Converting string to byte array in C#

I'm converting something from VB into C#. Having a problem with the syntax of this statement:

if ((searchResult.Properties["user"].Count > 0))
{
    profile.User = System.Text.Encoding.UTF8.GetString(searchResult.Properties["user"][0]);
}

I then see the following errors:

Argument 1: cannot convert from 'object' to 'byte[]'

The best overloaded method match for 'System.Text.Encoding.GetString(byte[])' has some invalid arguments

I tried to fix the code based on this post, but still no success

string User = Encoding.UTF8.GetString("user", 0);

Any suggestions?


If you already have a byte array then you will need to know what type of encoding was used to make it into that byte array.

For example, if the byte array was created like this:

byte[] bytes = Encoding.ASCII.GetBytes(someString);

You will need to turn it back into a string like this:

string someString = Encoding.ASCII.GetString(bytes);

If you can find in the code you inherited, the encoding used to create the byte array then you should be set.

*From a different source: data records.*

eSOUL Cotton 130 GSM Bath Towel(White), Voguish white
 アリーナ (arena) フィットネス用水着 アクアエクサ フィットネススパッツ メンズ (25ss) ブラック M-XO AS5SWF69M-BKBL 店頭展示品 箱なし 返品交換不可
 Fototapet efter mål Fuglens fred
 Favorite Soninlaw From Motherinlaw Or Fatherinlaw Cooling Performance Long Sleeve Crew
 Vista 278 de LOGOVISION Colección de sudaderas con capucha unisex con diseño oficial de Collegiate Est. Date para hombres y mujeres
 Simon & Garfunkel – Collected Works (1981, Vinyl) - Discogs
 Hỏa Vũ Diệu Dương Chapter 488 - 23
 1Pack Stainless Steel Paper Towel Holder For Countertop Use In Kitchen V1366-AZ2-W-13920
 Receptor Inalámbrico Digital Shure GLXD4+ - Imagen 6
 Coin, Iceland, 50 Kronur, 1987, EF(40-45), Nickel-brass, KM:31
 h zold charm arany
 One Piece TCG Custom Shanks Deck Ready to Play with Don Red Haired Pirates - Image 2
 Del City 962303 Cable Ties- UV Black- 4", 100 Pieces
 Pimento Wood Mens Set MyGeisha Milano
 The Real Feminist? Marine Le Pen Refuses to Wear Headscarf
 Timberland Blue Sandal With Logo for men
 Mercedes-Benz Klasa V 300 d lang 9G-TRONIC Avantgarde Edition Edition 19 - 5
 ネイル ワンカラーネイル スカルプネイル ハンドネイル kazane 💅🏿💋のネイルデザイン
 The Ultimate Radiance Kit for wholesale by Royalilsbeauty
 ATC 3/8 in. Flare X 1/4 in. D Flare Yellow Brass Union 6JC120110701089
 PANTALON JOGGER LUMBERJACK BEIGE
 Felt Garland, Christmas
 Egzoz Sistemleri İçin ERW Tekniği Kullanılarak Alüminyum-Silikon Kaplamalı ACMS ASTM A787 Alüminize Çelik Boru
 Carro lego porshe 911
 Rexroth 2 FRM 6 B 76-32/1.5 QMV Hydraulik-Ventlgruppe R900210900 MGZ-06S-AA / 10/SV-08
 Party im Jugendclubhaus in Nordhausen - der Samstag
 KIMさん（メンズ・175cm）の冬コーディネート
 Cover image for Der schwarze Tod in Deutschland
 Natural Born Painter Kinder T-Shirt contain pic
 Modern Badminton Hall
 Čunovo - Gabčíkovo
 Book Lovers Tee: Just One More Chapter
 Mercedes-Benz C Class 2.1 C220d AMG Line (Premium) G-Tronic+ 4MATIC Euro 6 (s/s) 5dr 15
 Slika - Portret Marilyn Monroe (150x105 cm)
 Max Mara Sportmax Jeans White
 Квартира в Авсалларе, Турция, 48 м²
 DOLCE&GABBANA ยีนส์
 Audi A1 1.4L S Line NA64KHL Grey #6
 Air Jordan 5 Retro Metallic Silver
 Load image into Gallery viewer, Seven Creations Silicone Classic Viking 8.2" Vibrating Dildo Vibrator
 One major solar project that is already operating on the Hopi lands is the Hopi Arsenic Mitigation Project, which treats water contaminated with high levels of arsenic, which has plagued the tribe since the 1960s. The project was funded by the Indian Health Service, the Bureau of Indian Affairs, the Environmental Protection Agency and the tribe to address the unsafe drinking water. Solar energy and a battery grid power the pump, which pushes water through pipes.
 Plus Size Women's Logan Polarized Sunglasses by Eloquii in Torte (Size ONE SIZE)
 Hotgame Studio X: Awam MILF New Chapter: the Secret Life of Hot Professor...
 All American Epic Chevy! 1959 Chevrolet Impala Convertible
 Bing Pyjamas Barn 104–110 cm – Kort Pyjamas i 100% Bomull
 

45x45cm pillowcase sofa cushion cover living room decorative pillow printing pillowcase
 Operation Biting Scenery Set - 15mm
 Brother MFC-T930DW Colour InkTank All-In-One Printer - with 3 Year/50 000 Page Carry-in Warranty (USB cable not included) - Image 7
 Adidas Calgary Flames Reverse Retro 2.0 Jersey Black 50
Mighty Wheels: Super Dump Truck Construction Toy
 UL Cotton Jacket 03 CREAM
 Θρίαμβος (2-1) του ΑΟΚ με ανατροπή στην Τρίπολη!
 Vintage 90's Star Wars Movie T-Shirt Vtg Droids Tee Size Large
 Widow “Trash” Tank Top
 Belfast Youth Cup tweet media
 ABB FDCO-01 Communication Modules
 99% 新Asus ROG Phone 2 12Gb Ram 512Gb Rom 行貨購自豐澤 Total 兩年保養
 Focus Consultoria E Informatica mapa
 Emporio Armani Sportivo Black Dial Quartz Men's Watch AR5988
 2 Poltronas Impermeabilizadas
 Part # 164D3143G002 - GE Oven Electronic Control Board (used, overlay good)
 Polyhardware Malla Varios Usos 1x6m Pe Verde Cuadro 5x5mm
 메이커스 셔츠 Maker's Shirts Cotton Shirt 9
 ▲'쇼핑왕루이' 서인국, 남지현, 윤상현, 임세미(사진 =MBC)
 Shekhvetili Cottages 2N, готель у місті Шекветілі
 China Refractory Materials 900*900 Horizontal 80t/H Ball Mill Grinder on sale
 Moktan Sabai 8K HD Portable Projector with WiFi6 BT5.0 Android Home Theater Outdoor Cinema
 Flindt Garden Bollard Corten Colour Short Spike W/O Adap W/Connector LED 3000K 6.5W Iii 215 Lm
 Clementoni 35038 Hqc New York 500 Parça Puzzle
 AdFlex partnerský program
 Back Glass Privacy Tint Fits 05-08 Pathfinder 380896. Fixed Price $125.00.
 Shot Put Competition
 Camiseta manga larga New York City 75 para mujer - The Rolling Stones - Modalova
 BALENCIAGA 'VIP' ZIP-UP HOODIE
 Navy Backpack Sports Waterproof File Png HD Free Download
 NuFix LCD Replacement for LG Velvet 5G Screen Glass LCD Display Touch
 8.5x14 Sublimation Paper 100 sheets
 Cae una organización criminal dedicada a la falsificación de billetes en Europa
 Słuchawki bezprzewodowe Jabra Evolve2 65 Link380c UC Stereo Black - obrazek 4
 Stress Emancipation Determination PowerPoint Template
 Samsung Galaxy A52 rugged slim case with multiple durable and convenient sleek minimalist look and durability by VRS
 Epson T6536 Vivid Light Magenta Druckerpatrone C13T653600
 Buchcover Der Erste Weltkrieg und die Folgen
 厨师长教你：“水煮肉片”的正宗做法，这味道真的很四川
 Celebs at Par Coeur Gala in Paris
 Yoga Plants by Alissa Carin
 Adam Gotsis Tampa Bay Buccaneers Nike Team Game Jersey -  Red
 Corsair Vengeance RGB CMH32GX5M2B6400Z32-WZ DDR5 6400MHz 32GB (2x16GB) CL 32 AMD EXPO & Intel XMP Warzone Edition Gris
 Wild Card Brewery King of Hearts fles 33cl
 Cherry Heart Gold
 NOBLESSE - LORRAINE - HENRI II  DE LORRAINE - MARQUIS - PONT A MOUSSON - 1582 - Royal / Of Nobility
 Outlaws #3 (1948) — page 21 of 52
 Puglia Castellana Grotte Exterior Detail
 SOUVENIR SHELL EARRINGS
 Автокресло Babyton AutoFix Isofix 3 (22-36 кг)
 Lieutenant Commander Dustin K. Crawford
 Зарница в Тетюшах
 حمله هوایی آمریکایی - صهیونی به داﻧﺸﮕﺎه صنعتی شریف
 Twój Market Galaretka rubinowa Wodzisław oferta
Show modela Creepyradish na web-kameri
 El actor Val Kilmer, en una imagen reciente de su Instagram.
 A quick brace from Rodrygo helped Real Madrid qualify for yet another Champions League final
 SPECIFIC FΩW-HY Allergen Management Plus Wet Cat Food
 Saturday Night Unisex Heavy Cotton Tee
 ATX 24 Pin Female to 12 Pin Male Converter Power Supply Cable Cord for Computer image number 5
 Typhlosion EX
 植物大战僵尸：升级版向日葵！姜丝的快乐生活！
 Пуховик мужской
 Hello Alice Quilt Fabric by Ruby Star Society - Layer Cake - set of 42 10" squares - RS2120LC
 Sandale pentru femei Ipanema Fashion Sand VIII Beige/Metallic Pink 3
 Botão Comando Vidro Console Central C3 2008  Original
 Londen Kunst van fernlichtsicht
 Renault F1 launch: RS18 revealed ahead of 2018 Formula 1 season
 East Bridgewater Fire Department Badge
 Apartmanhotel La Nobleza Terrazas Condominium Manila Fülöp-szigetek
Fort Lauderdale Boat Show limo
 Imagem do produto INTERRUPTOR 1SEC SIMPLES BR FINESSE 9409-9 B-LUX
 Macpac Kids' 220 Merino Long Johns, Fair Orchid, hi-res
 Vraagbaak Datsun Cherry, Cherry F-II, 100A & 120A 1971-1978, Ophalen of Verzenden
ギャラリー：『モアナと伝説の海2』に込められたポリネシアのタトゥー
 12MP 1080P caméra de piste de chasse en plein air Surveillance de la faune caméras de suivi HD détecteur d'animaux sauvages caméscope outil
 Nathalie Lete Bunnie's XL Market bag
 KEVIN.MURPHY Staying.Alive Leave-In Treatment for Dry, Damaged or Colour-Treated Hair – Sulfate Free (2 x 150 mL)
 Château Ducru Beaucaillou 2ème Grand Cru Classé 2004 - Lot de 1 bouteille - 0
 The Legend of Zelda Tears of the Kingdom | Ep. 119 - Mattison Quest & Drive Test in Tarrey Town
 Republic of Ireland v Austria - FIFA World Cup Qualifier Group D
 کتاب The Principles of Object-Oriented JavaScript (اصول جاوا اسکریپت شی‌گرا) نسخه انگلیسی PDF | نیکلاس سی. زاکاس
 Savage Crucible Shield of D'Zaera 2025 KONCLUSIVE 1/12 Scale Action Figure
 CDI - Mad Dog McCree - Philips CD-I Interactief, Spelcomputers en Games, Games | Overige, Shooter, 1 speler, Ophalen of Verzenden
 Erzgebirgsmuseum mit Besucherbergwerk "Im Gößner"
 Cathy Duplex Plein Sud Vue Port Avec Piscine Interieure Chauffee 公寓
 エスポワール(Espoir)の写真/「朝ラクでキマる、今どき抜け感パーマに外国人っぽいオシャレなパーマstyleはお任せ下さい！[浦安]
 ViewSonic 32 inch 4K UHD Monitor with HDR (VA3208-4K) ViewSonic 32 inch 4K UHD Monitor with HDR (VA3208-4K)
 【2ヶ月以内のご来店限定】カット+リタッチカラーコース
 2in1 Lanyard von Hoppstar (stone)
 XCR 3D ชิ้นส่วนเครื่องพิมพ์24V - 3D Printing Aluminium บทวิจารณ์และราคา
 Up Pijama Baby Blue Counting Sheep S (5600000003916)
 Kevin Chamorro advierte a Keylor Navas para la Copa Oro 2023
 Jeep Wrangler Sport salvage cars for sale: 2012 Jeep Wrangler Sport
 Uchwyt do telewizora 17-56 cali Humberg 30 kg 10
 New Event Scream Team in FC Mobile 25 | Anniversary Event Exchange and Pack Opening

First of all, add the System.Text namespace

using System.Text;

Then use this code

string input = "some text"; 
byte[] array = Encoding.ASCII.GetBytes(input);

Hope to fix it!


Also you can use an Extension Method to add a method to the string type as below:

static class Helper
{
   public static byte[] ToByteArray(this string str)
   {
      return System.Text.Encoding.ASCII.GetBytes(str);
   }
}

And use it like below:

string foo = "bla bla";
byte[] result = foo.ToByteArray();

var result = System.Text.Encoding.Unicode.GetBytes(text);

Encoding.Default should not be used...

Some answers use Encoding.Default, however Microsoft raises a warning against it:

Different computers can use different encodings as the default, and the default encoding can change on a single computer. If you use the Default encoding to encode and decode data streamed between computers or retrieved at different times on the same computer, it may translate that data incorrectly. In addition, the encoding returned by the Default property uses best-fit fallback to map unsupported characters to characters supported by the code page. For these reasons, using the default encoding is not recommended. To ensure that encoded bytes are decoded properly, you should use a Unicode encoding, such as UTF8Encoding or UnicodeEncoding. You could also use a higher-level protocol to ensure that the same format is used for encoding and decoding.

To check what the default encoding is, use Encoding.Default.WindowsCodePage (1250 in my case - and sadly, there is no predefined class of CP1250 encoding, but the object could be retrieved as Encoding.GetEncoding(1250)).

...UTF-8 encoding should be used instead...

Encoding.ASCII in the most scoring answer is 7bit, so it doesn't work either, in my case:

byte[] pass = Encoding.ASCII.GetBytes("šarže");
Console.WriteLine(Encoding.ASCII.GetString(pass)); // ?ar?e

Following Microsoft's recommendation:

var utf8 = new UTF8Encoding();
byte[] pass = utf8.GetBytes("šarže");
Console.WriteLine(utf8.GetString(pass)); // šarže

Encoding.UTF8 recommended by others is an instance uf UTF-8 encoding and can be also used directly or as

var utf8 = Encoding.UTF8 as UTF8Encoding;

...but it is not used always

Default encoding is misleading: .NET uses UTF-8 everywhere (including strings hardcoded in the source code), but Windows actually uses 2 other non-UTF8 non-standard defaults: ANSI codepage (for GUI apps before .NET) and OEM codepage (aka DOS standard). These differs from country to country (for instance, Windows Czech edition uses CP1250 and CP852) and are oftentimes hardcoded in windows API libraries. So if you just set UTF-8 to console by chcp 65001 (as .NET implicitly does and pretends it is the default) and run some localized command (like ping), it works in English version, but you get tofu text in Czech Republic.

Let me share my real world experience: I created WinForms application customizing git scripts for teachers. The output is obtained on the background anynchronously by a process described by Microsoft as (bold text added by me):

The word "shell" in this context (UseShellExecute) refers to a graphical shell (ANSI CP) (similar to the Windows shell) rather than command shells (for example, bash or sh) (OEM CP) and lets users launch graphical applications or open documents (with messed output in non-US environment).

So effectively GUI defaults to UTF-8, process defaults to CP1250 and console defaults to 852. So the output is in 852 interpreted as UTF-8 interpreted as CP1250. I got tofu text from which I could not deduce the original codepage due to the double conversion. I was pulling my hair for a week to figure out to explicitly set UTF-8 for process script and convert the output from CP1250 to UTF-8 in the main thread. Now it works here in the Eastern Europe, but Western Europe Windows uses 1252. ANSI CP is not determined easily as many commands like systeminfo are also localized and other methods differs from version to version: in such environment displaying national characters reliably is almost unfeasible.

So until the half of 21st century, please DO NOT use any "Default Codepage" and set it explicitly (to UTF-8 if possible).